Bénin : installation historique du premier sénat après la réforme constitutionnelle

Le Bénin franchit une étape majeure dans son évolution institutionnelle avec l’installation officielle de son premier Sénat. Cette nouvelle ère, marquée par le passage au bicamérisme, a débuté lors d’une cérémonie solennelle organisée à Porto-Novo. Fruit de la révision constitutionnelle adoptée en décembre 2025, cette chambre parlementaire inédite depuis 1990 se voit attribuer des missions stratégiques pour façonner l’avenir politique du pays.

Séance inaugurale du premier Sénat du Bénin à Porto-Novo

Une institution née de la réforme constitutionnelle

La création du Sénat s’inscrit directement dans le cadre de la révision constitutionnelle du 17 décembre 2025. Lors de la séance d’ouverture présidée par Élisabeth Pognon, doyenne d’âge des nouveaux sénateurs, les 25 membres de cette première mandature ont été officiellement installés au siège de l’Assemblée nationale. La cérémonie, rythmée par un protocole strict, a débuté par un discours d’inauguration avant de laisser place à des travaux en huis clos.

Dans son allocution, Élisabeth Pognon a souligné que cette institution vise à renforcer la stabilité des institutions et à consolider la confiance des citoyens dans leurs représentants. Elle a également rappelé que le Sénat s’ajoute à l’architecture des pouvoirs publics existants pour optimiser le fonctionnement démocratique du pays.

Des prérogatives étendues pour une chambre aux missions multiples

Contrairement à la Cour constitutionnelle, dont le rôle se limite à l’interprétation des normes juridiques, le Sénat dispose de compétences spécifiques définies par l’article 113.1 de la Constitution. Ses attributions couvrent des enjeux nationaux majeurs, incluant la préservation de l’unité nationale, la consolidation de l’État de droit, ainsi que la promotion de la démocratie et de la paix sociale.

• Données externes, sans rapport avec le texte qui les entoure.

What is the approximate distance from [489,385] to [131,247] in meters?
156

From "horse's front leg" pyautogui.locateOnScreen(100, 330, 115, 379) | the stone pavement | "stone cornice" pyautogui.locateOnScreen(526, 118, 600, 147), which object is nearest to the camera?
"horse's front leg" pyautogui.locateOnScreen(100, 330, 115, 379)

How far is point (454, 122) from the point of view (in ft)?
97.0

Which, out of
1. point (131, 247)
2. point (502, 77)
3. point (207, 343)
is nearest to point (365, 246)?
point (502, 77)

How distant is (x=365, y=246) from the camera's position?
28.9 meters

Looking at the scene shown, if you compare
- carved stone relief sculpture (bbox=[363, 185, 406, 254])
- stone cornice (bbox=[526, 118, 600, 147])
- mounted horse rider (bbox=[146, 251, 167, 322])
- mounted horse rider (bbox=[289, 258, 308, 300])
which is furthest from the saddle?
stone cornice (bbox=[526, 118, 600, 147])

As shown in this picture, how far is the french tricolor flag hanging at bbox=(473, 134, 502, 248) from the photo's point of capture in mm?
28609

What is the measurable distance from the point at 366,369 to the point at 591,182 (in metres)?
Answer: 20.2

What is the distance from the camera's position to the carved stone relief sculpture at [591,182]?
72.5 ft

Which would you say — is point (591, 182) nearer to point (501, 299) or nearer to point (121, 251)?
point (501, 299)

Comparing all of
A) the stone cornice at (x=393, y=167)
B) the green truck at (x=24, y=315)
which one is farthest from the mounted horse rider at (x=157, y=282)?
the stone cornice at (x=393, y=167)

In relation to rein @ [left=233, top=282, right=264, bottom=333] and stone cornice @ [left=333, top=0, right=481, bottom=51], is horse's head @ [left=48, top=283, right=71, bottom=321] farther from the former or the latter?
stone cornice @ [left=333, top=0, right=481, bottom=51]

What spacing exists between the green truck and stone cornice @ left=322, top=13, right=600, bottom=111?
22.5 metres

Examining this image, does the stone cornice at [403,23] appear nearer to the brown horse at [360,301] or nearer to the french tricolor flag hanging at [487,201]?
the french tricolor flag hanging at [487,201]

Le Sénat se voit également confier un pouvoir de sanction dans certains domaines, notamment la possibilité de restreindre les droits politiques ou civiques de personnalités publiques, selon des modalités précisées par la Constitution. Cette prérogative renforce son rôle dans la régulation de la vie politique et la garantie du respect des règles démocratiques.

Un avis consultatif clé avant promulgation

Parmi ses missions les plus significatives, le Sénat doit émettre un avis de non-objection avant la promulgation de textes fondamentaux. Ses préconisations s’appliquent notamment aux révisions constitutionnelles, aux lois électorales ainsi qu’aux textes encadrant le fonctionnement des partis politiques. Cette compétence lui confère une influence directe sur l’élaboration des lois essentielles au pays.

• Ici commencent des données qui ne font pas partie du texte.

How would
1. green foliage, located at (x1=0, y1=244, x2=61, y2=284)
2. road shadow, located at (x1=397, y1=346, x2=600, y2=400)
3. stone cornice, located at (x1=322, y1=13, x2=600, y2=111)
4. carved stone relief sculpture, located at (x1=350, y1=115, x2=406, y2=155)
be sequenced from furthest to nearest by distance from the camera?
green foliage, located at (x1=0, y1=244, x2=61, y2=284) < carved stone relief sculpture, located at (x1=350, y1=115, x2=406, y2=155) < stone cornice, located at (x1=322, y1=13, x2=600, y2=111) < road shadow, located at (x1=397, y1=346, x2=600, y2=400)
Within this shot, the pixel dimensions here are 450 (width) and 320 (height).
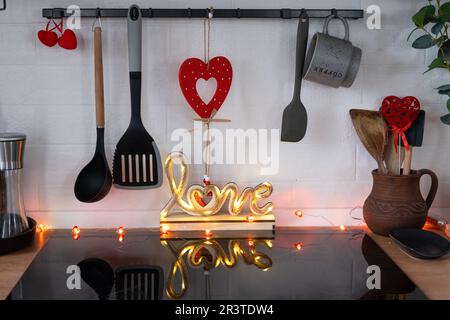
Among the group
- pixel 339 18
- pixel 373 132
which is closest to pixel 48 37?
pixel 339 18

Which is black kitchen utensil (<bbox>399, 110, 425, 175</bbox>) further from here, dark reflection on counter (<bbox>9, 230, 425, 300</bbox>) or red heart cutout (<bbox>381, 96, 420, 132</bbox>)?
dark reflection on counter (<bbox>9, 230, 425, 300</bbox>)

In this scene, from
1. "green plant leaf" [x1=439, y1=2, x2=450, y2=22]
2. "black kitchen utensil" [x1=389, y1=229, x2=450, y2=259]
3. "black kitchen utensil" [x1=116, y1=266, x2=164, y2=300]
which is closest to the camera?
"black kitchen utensil" [x1=116, y1=266, x2=164, y2=300]

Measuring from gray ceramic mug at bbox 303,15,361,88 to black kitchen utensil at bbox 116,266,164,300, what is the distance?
1.85 feet

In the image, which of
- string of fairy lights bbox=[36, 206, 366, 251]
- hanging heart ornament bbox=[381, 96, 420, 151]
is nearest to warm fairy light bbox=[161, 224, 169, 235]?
string of fairy lights bbox=[36, 206, 366, 251]

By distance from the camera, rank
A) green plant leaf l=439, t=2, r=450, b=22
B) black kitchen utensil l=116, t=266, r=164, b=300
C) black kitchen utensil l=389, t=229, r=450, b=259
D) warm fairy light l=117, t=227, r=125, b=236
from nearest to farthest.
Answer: black kitchen utensil l=116, t=266, r=164, b=300, black kitchen utensil l=389, t=229, r=450, b=259, green plant leaf l=439, t=2, r=450, b=22, warm fairy light l=117, t=227, r=125, b=236

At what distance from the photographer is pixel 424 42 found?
3.79 ft

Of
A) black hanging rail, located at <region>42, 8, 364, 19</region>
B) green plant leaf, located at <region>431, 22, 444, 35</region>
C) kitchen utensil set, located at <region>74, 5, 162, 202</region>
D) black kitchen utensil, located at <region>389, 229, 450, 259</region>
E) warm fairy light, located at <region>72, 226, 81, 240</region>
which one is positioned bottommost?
warm fairy light, located at <region>72, 226, 81, 240</region>

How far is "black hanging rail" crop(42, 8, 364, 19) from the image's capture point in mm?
1174

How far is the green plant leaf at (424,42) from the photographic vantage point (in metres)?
1.15

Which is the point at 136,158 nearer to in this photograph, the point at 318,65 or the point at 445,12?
the point at 318,65

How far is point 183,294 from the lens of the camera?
86cm

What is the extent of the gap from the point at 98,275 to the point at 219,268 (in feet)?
0.76

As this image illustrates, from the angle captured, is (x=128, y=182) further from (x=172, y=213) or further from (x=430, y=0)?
(x=430, y=0)

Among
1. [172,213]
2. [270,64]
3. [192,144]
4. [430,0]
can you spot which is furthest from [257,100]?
[430,0]
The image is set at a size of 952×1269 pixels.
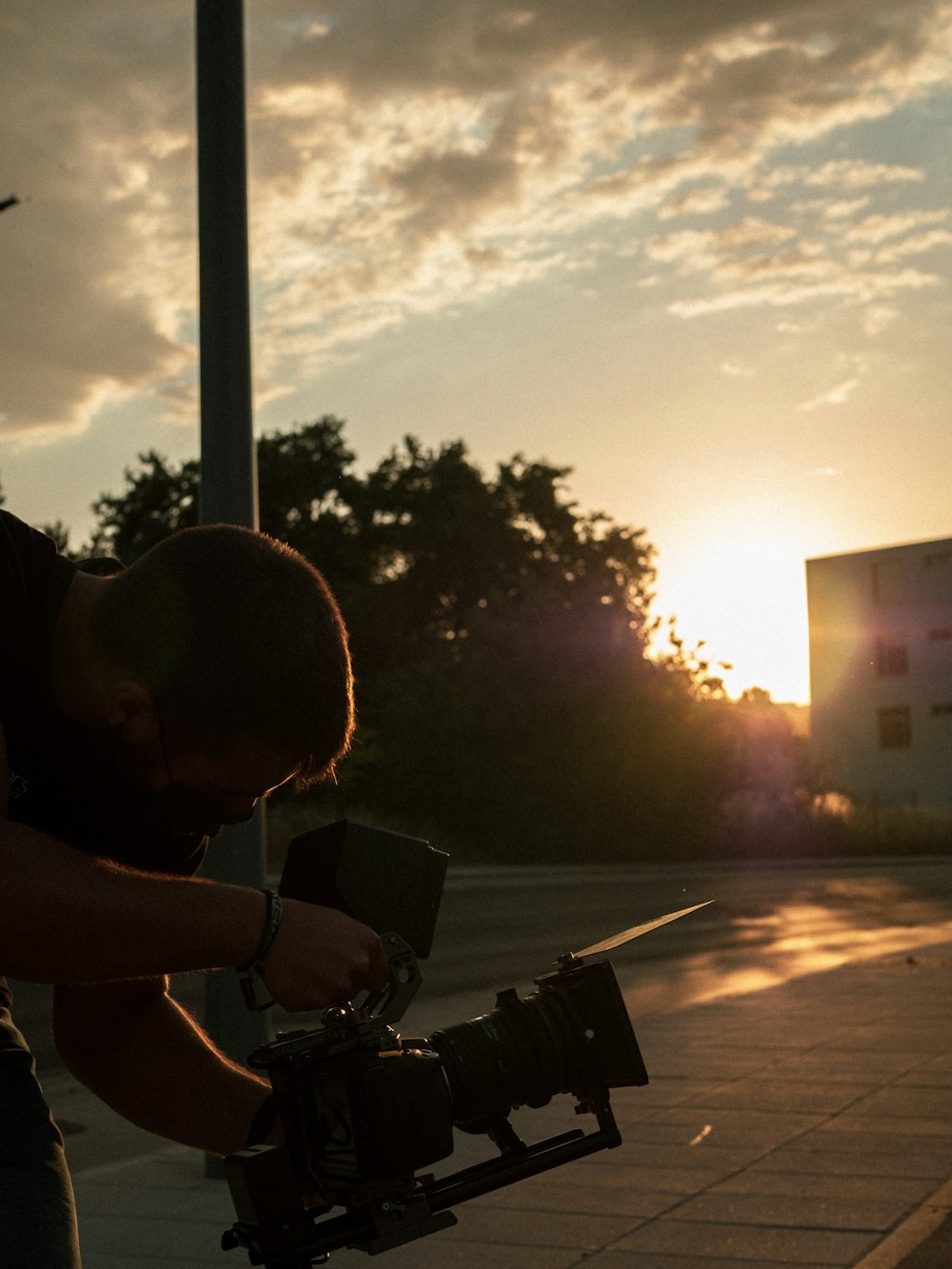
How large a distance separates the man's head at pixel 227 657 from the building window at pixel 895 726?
60.6 meters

Une composition reflétant l’expérience nationale

La première mandature du Sénat comprend 25 membres, conformément aux dispositions constitutionnelles. Elle rassemble des sénateurs de droit et des personnalités désignées, parmi lesquelles figurent d’anciens hauts responsables d’institutions publiques ainsi que d’anciens cadres des forces de sécurité et de défense. Cette diversité vise à garantir une représentation équilibrée des différentes composantes de la société béninoise.

Avec cette installation, le Bénin adopte un système parlementaire bicaméral, une configuration inédite depuis l’entrée en vigueur de la Constitution de 1990. Cette réforme marque une avancée significative dans l’organisation des institutions et ouvre la voie à une gouvernance plus inclusive et structurée.